━━━━━ The data ━━━━━

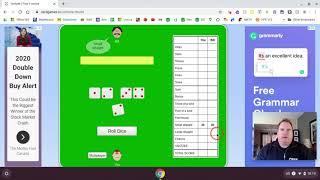 Play Yahtzee Online! screenshot 1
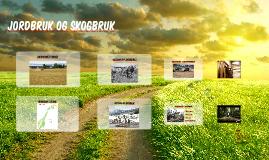 Jordbruk og skogbruk singel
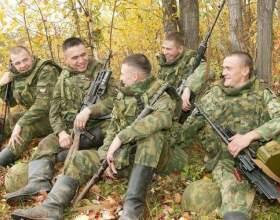 Контрактная армия - благо или зло? фото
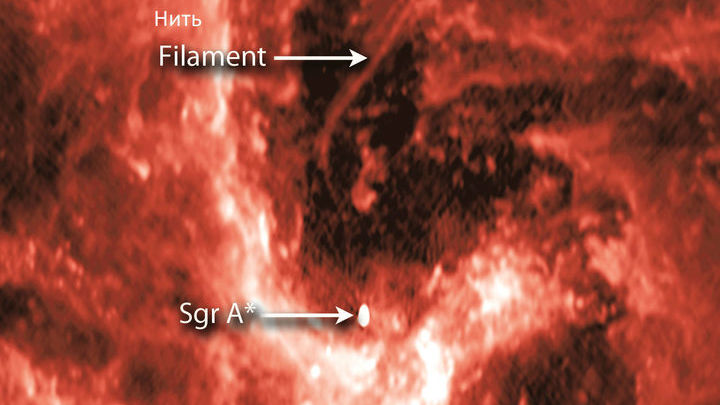 Разработанная авторами техника обработки данных позволила получить уникальные изображения.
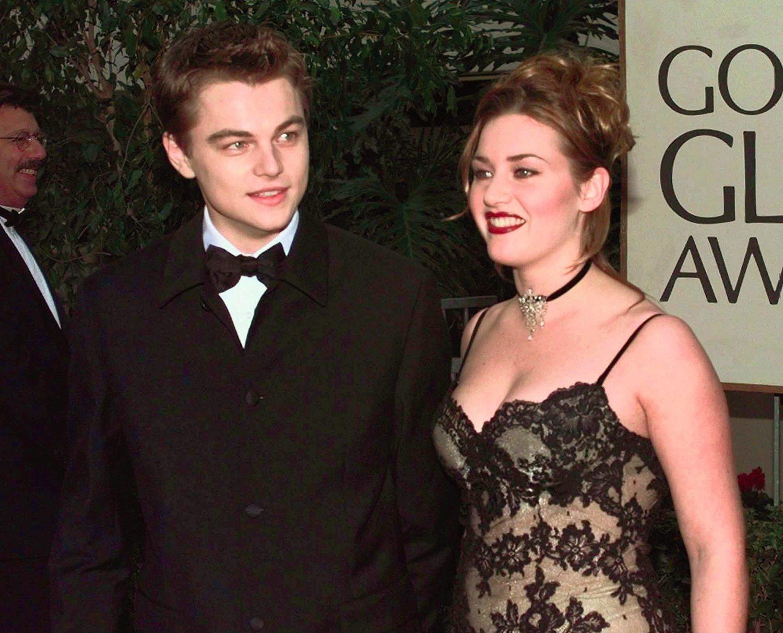 Esta pareja habría sido criticada hasta la extenuación si hubiera existido Twitter.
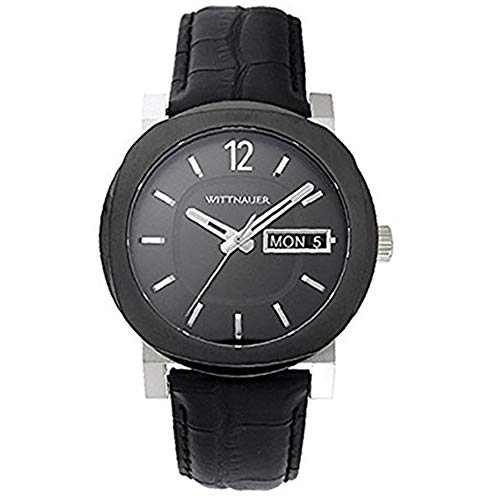 Wittnauer Black Leather Strap Watch WN1000 -  Bulova Corporation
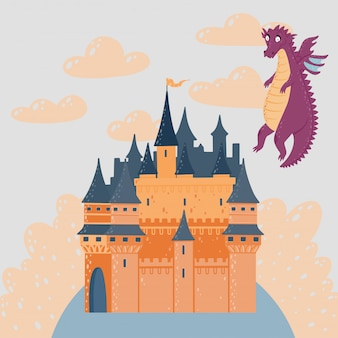 Fairytale landscape with a castle and flying dragon. fantasy palace tower.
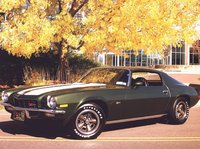 1972 Chevrolet Camaro, 1972 Camaro Z28 Green w/ White stripes, gallery_worthy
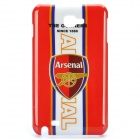 Football Club Logo Protective Back Cover Case for Samsung Galaxy Note i9220/gt-n7000 - Arsenal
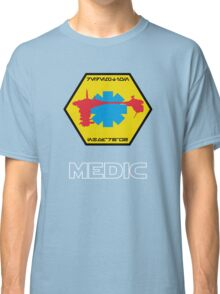 Medical Frigate Redemption - Star Wars Veteran Series Classic T-Shirt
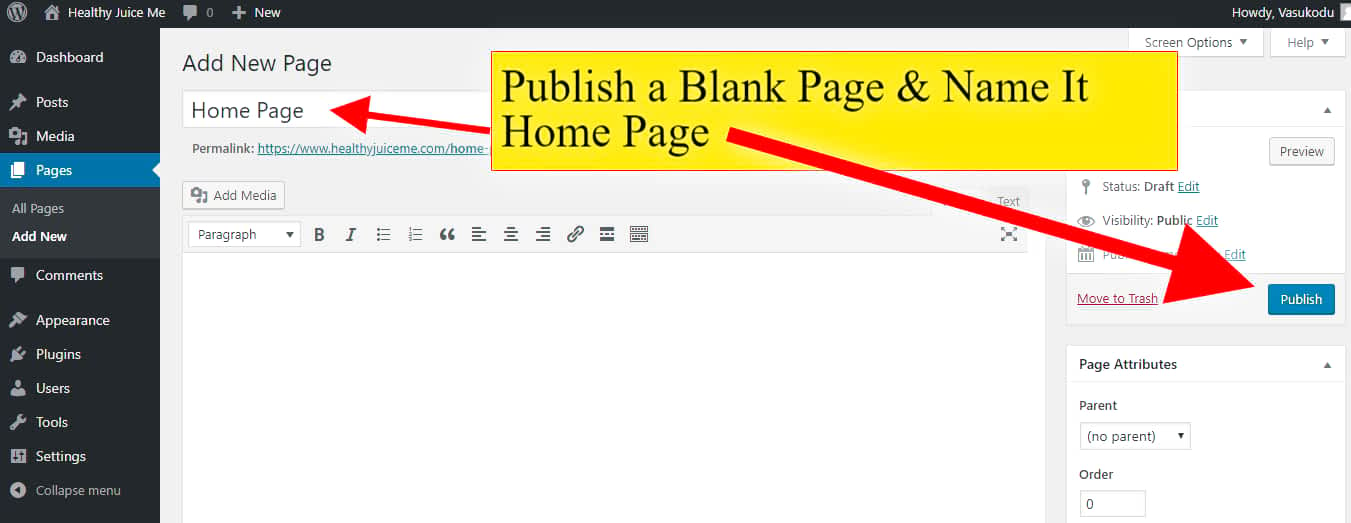 publish a blank home page
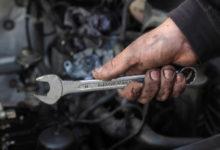 Photo of Врачи 2 раза извлекали гаечный ключ из заднего прохода мужчины за новогодние праздники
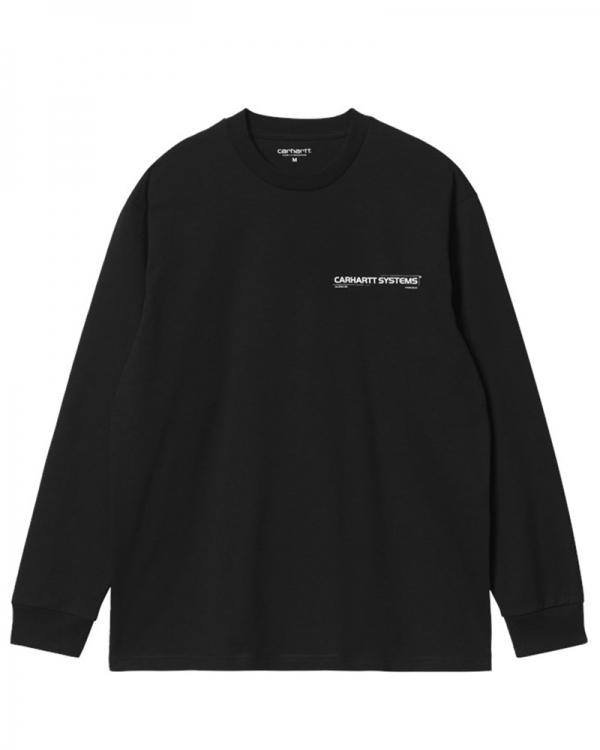 Carhartt WIP Pyramid Longsleeve (black/white)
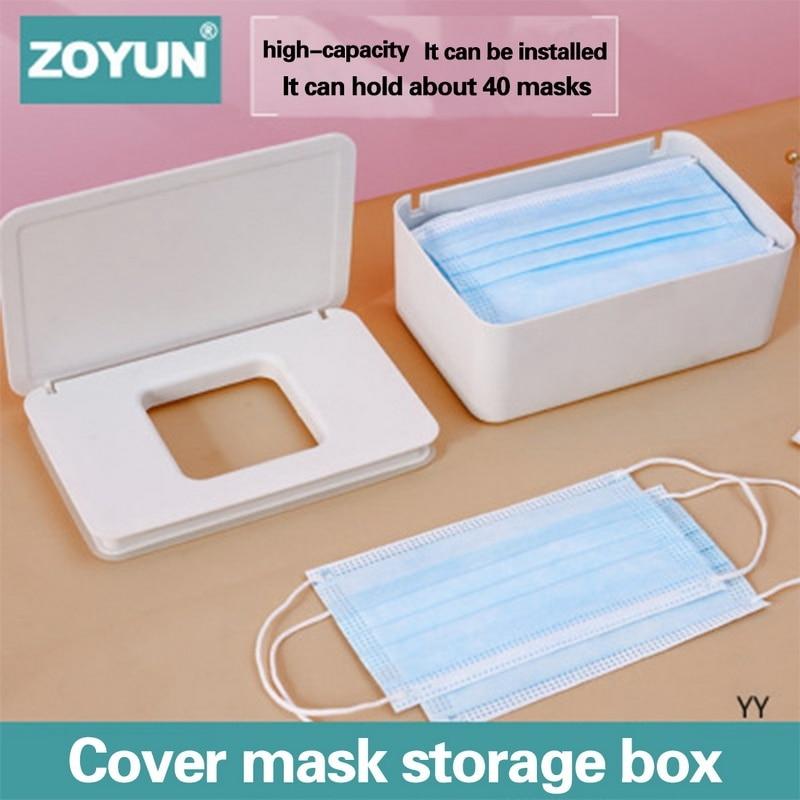 Tejido caja mantener máscara caja de toallitas almacenaje de pañuelos cajas cocina baño proveedor de cajas de papel de caja de máscara salvar organizador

━━━━━

__Assigned task__:
Copy the records above exactly. Do not carry any picture into the copy.

__Written solution__:
 Play Yahtzee Online! screenshot 1
 Jordbruk og skogbruk singel
 Контрактная армия - благо или зло? фото
 Разработанная авторами техника обработки данных позволила получить уникальные изображения.
 Esta pareja habría sido criticada hasta la extenuación si hubiera existido Twitter.
 Wittnauer Black Leather Strap Watch WN1000 -  Bulova Corporation
 Fairytale landscape with a castle and flying dragon. fantasy palace tower.
 1972 Chevrolet Camaro, 1972 Camaro Z28 Green w/ White stripes, gallery_worthy
 Football Club Logo Protective Back Cover Case for Samsung Galaxy Note i9220/gt-n7000 - Arsenal
 Medical Frigate Redemption - Star Wars Veteran Series Classic T-Shirt
 publish a blank home page
 Photo of Врачи 2 раза извлекали гаечный ключ из заднего прохода мужчины за новогодние праздники
 Carhartt WIP Pyramid Longsleeve (black/white)
 Tejido caja mantener máscara caja de toallitas almacenaje de pañuelos cajas cocina baño proveedor de cajas de papel de caja de máscara salvar organizador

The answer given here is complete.